Your goal: Print only the lines that begin at the line containing "Ogni sera il" and end at the last line of the material, both included, without any change.
++++ Source material
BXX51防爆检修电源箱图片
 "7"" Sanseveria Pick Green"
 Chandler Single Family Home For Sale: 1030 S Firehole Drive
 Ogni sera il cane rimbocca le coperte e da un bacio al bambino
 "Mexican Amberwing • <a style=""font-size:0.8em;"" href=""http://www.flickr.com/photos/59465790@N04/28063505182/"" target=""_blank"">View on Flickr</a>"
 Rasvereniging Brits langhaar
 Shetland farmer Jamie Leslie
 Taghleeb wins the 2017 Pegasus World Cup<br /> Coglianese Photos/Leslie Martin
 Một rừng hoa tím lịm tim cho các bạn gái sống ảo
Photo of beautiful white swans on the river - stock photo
++++++++
Task output:
 Ogni sera il cane rimbocca le coperte e da un bacio al bambino
 "Mexican Amberwing • <a style=""font-size:0.8em;"" href=""http://www.flickr.com/photos/59465790@N04/28063505182/"" target=""_blank"">View on Flickr</a>"
 Rasvereniging Brits langhaar
 Shetland farmer Jamie Leslie
 Taghleeb wins the 2017 Pegasus World Cup<br /> Coglianese Photos/Leslie Martin
 Một rừng hoa tím lịm tim cho các bạn gái sống ảo
Photo of beautiful white swans on the river - stock photo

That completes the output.